Currently Being ModeratedApr 21, 2013 2:19 PM (in response to hotwheels 22)
I have seen hibernate referred to as hibernate and also Safe Sleep. Apple calls it safe sleep in its user docs, and hibernate in various develpoer related docs.
This article describes the process a bit better, but refers to machines newer than yours (and mine).
Read this for details on "Computer Sleep", the term Apple uses for regular sleep when you close the lid:
They define Safe Sleep as "In the event the battery becomes completely depleted while the computer is asleep, the computer will shut down." Before it shuts down, it writes the current state to disk. That would include open applications, files, windows etc. It's actually good practice to let you battery run all the way down periodically to cycle the battery, but that's another discussion.
In my case, my battery was not depleted AND the power cord was attached. There is no excuse whatsoever for the machine to enter Safe Sleep, when regular Sleep was called for. I fussed with my machine for a couple weeks with every tweak I could find in these discussion boards and elsewhere. No help. I didn't even consider defective RAM until I just ran out of ideas. That was the last change I made before the machine started to misbehave. I contacted Crucial who gave me the URL for a couple memory testing applications and also asked me to try replacing their RAM with the original RAM that came with the machine. The memory testing utilities showed the RAM was "just fine." Memory testing utilities are limited in scope, and I was not willing to pay for a better utility. Also, to fully test RAM, it can take a week. You start the utility, and let it run uninterrupted for a day, or a week. Sheesh! I don't have time for that. The trivial RAM tests take a few minutes, but might not discover the problems.

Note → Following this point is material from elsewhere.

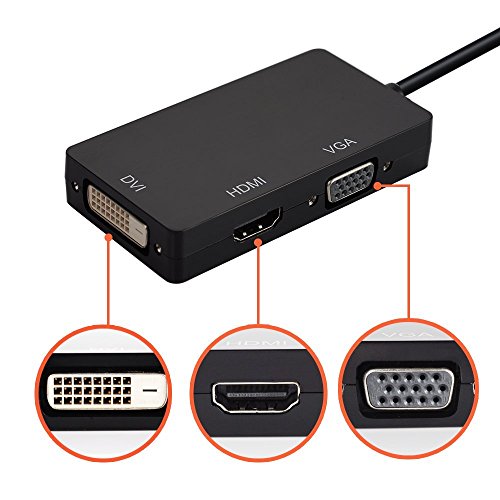BlueBeach – Mini Displayport (3 in 1) Thunderbolt-auf-HDMI / DVI / VGA Display Port Kabel-Adapter für Apple Mac Book MacBook Pro MacBook Air Mac mini, Adapter 3 in 1 Mini DP auf DVI + HDMI + Displayport DP Konverter für Apple Mac (schwarz) - 4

I then replaced RAM in one memory slot and tested sleep. It did the sleep thing correctly, waking up in a few seconds (4 seconds). I replaced that proven working memory with the other third party stick. Aha! This stick of RAM caused the hibernate instead of sleep. Instead of taking 4 seconds to start, it took 45 seconds, with the progress bar and all. In fact, it did not start when I opened the lid. I had to press the power button.
Conclusion: one stick of RAM from Crucial was good, the other defective.

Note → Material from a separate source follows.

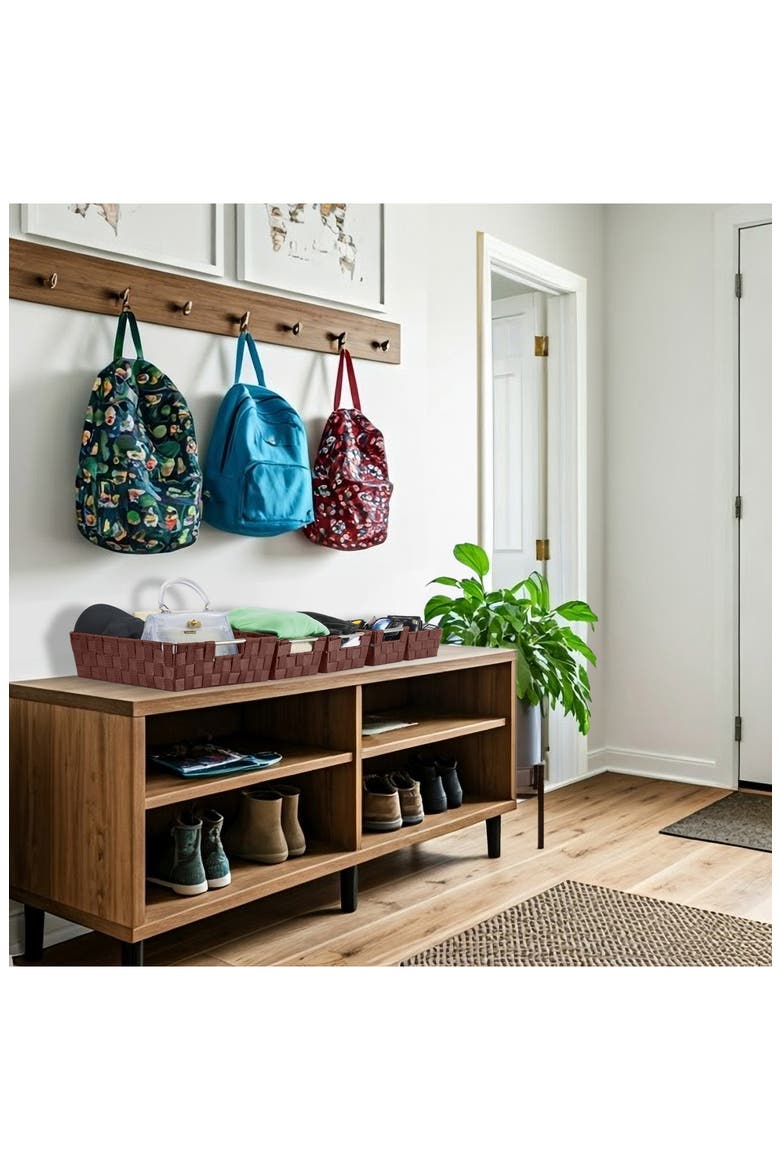 9-Piece Woven Storage Basket Set, Alternate, color, CHOCOLATE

I got an RMA from Crucial and sent back the defective RAM and got new RAM when they received my defective RAM. The replacement RAM has worked fine.

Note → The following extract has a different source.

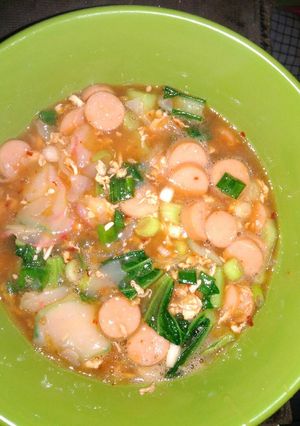 Foto resep Seblak Sosis kuah pedas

All of that said (typed), I am by no means certain that your machine has defective RAM. I am reasonably sure that you have not considered that as a possibility.
BTW, my mid 2009 MacBook Pro has been trouble free (excluding the above mentioned RAM problems). I bought AppleCare when I bought the machine and never needed it.
As for the keyboard keys, I don't get your argument there. Do you want your defective keys replaced or not? These keys are modular. They're not going to replace the whole keyboard for just a couple keys. If one of your car headlights fails, they're not going to replace both headlights.